21世紀に入り、自動車、航空機、医療機器、通信機器、照明機器、情報家電など、プラスチック製品はあらゆるところに使われていますが、その要求機能や性能はますます高くなり、より高付加価値化が望まれています。特に、単なる機能発現でなく、長期信頼性も求められています。
また地球温暖化ガス削減などの環境意識の高まりを背景に、バイオマスでかつ生分解性のプラスチックの利用が世界的にも進んでいます。さらに急激に発展している東アジアの国々に対抗するため、機能や性能の強化を安価に行うことも必要です。
今回のセミナーでは、環境対応高分子であるポリ乳酸の新たな精密合成とその特性、環境に配慮した難燃剤創製とその機能、少量のカーボンナノ材料の添加で導電化できる、新しい複合ポリマーブレンド、ポリマーブレンディングを活用した新規な耐候性向上技術など、幅広い最新の研究成果や技術情報を、大阪市立工業研究所の研究員が説明します。
内容
1) 13:00〜13:05
あいさつ 理事長 中許昌美
2) 13:05〜13:50
「分子の長さ・形が揃い、接着性、耐熱性に優れた新しいポリ乳酸」
(講師)加工技術研究部 高機能樹脂研究室 研究主任 門多丈治
ポリ乳酸はバイオマス由来の生分解性プラスチックとして有名だが、脆くて耐熱性が低いため本格的な普及に至っていない。そこで新しいタイプの重合触媒を用いた新合成法を開発し、長さ、形の揃ったユニークな構造のポリ乳酸の合成に成功した。このポリ乳酸は分岐が多いため、柔軟でエポキシ樹脂並みの接着力を持ち、これまで困難であったポリ乳酸300℃以上の耐熱分解性を得た。本講演では新規合成法と接着剤などへの応用について紹介する。
3) 13:55〜14:40
「有機リン系難燃剤の合成と機能」
(講師)有機材料研究部 化成品合成研究室長 伊藤貴敏
プラスチック製品を高付加価値化する手法として難燃化技術があり、用途は電子材料・自動車・繊維から先端材料のリチウム電池材料まで多岐に渡っている。有機系難燃剤では、ノンハロゲン化への社会的流れに基づきハロゲン系からリン系への転換が進められている。

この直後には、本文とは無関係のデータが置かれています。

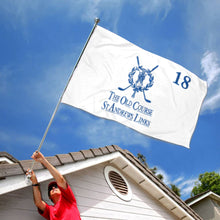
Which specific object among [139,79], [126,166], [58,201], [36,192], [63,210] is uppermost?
[139,79]

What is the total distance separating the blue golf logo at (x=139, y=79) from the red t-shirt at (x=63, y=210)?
2.13 metres

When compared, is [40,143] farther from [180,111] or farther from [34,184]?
[180,111]

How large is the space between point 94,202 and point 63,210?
4.46 feet

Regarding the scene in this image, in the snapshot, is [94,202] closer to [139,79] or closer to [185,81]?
[139,79]

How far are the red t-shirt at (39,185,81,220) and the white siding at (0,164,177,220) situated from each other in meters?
0.36

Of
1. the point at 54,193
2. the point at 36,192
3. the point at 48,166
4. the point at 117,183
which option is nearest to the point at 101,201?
the point at 117,183

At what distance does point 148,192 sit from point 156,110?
116 inches

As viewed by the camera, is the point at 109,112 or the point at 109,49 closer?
the point at 109,112

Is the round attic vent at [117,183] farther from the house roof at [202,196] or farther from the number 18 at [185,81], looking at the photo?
the house roof at [202,196]

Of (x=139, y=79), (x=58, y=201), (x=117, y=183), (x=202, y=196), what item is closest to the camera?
(x=58, y=201)

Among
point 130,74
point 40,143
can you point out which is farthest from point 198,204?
point 40,143

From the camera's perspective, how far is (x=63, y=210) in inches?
126

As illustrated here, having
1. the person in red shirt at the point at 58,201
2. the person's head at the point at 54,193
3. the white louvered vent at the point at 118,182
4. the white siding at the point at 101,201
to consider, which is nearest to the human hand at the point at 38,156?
the person in red shirt at the point at 58,201

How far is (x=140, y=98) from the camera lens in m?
4.26
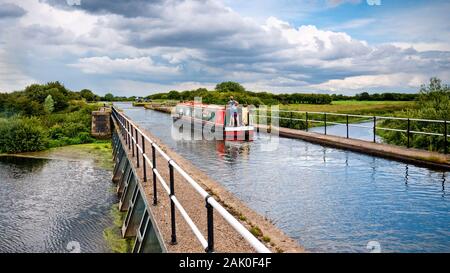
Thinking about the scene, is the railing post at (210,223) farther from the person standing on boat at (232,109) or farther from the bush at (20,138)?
the bush at (20,138)

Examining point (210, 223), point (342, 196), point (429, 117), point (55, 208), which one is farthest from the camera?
point (429, 117)

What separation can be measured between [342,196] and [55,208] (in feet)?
25.2

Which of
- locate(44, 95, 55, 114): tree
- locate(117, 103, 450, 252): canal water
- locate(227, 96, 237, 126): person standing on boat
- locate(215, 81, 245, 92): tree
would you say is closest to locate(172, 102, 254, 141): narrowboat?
locate(227, 96, 237, 126): person standing on boat

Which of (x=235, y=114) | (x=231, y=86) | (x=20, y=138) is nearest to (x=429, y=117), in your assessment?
(x=235, y=114)

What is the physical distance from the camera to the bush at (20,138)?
84.4 feet

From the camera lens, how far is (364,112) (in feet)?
Answer: 162

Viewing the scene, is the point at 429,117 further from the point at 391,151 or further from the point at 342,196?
the point at 342,196

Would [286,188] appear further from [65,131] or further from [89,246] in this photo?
[65,131]

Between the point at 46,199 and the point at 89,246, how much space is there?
500 cm

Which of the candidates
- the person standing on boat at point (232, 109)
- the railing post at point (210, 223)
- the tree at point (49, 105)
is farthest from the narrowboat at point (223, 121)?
the tree at point (49, 105)

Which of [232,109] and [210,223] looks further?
[232,109]

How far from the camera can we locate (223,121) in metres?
23.2

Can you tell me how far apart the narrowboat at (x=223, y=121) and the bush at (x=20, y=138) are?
9.35 m
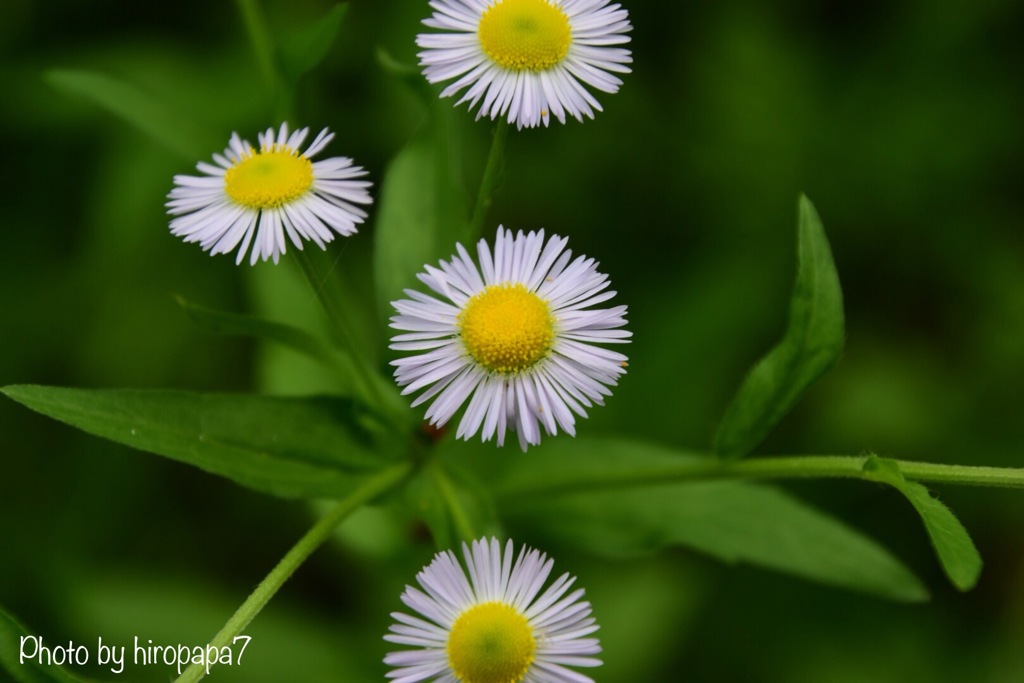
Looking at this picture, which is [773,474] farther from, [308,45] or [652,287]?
[652,287]

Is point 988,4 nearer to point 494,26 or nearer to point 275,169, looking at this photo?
point 494,26

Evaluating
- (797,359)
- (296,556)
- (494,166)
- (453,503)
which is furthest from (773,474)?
(296,556)

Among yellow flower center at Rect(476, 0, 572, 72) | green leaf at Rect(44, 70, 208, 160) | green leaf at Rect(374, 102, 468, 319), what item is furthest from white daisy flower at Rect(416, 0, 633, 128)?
green leaf at Rect(44, 70, 208, 160)

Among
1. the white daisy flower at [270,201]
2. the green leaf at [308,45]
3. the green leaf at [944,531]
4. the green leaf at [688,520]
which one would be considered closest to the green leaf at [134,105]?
the green leaf at [308,45]

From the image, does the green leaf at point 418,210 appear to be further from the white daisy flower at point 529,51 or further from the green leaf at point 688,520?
the green leaf at point 688,520

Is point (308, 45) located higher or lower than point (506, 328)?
higher

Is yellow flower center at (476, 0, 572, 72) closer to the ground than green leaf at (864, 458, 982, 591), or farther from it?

本講演では、最近の有機リン系難燃剤の合成と機能について文献資料を中心に紹介する。また、弊所で行っているリン原子導入反応による難燃剤合成についても併せて述べる。
ページの先頭へ戻る
4) 15:00〜15:45
「樹脂中でのナノカーボン材料の偏在を利用した複合化技術」
(講師)加工技術研究部 プラスチック加工工学研究室 研究員 籠 恵太郎
カーボンナノチューブは、樹脂に導電性、電磁波吸収性、熱伝導性、機械的強度などを付与または向上できるナノカーボン材料だが、未だ価格が高いこともあり、充分普及していないのが現状である。そこで、ポリマーブレンド中の一方の樹脂中でナノカーボン材料を偏在させることで、通常の複合化の場合の半分にあたる少量のナノカーボン材料で導電化することに成功した。本講演では、この複合化技術の研究事例紹介を中心に解説する。
5) 15:50〜16:35
「ポリマーブレンディングを利用した高耐候性ポリマー材料の開発」
(講師)加工技術研究部 プラスチック加工工学研究室 研究主任 東 青史
耐候性は屋外用途のプラスチック製品に不可欠な性能であり、その向上のため紫外線吸収剤や酸化防止剤が用いられるが、ブリードアウトやそれによる環境汚染等の問題を起こしやすい。また塗装や、酸化チタンやカーボンブラックなどの添加を行う場合もあるが、意匠性や強度が低下し、価格も上昇する。
そこで、紫外線吸収性が大きいポリマーを均一にブレンドし、上記の問題を解決しつつPP(ポリプロピレン)やPA66(ポリアミド66)の耐候性を向上させることに成功した。本講演では、その開発例を中心に、種々の手法について解説する。
6) 16:40〜17:20
総合相談会
当日は、講演会場外のエントランスにて、上記の2〜5の講演に関する質問に対して講師が直接答えるブースと、その他のプラスチックに関する一般的な質問にも対応するブースを設けます。ぜひご利用下さい。
ご注意
【お客様の情報について】
お申込みいただくお客様の情報は、大阪市立工業研究所と共有させていただき、同研究所関連の催事情報をダイレクトメールでお知らせいたしますので、ご了承の上お申込み下さい。
【お申込みについて】
1社から原則2名までのお申込とさせていただきます。
(お申込みはお一人ずつ必要です。1社を代表してのお申込みは、申込者のみの受付となりますのでご注意ください。超過申込み分については、ご入場頂けない事がございます。あらかじめご了承ください。)